Figure 6: Internal carotid calcifications. Axial CBCT section reveals bilateral, well-defined, high-density ring-shaped opacity (arrows) lateral to the sphenoid sinus [16].

Guided implant surgery in standard implantology situations, partly due to the need for a CBCT scan, does not appear to be effective care because of the radiation burden and high costs.

To optimize this radiation exposure and to support dentists in doing so, dose-reference levels (DRNs) are gradually being introduced in dental radiology [17]. This is already common practice in medical radiology. The idea behind dose reference levels is to lower diagnostic radiation doses [18]. By means of recent research, in a large group of dentists who place implants, information is collected about the usual radiological imaging in a defined implantological situation. Based on that research, an average radiation dose for each type of implantology is determined, which together with scientific evidence forms the basis of the DRN. In dental implantology, this could mean that for a circumscribed implantological situation, for example a single tooth replacement, a DRN is set that makes the use of large volumes, such as in guided implant surgery, impossible. The DRN then directs the clinician towards intra-oral images or collimated panoramic images or small CBCT volumes with a low dose and therefore a relatively high level of noise [19].

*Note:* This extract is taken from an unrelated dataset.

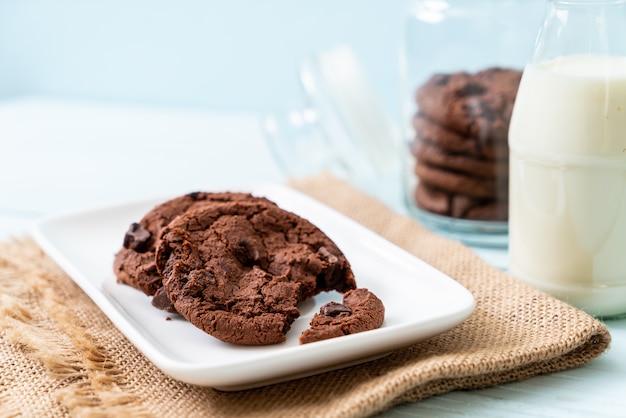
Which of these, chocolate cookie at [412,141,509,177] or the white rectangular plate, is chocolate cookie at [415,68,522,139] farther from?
the white rectangular plate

The use of CBCT for pre-implant diagnosis has a clear added value, especially in more complex implantological cases. The use of CBCT for guided implantology should be considered if implantological procedures without guided implantology will give inferior results or are not easy to perform.

At all times, the basic principles of justification and optimization (ALARA & ALADA) should be actively used by the clinician, which implicitly also includes thinking about the effectiveness of actions. This will be supported soon by the availability of Doses Reference Levels.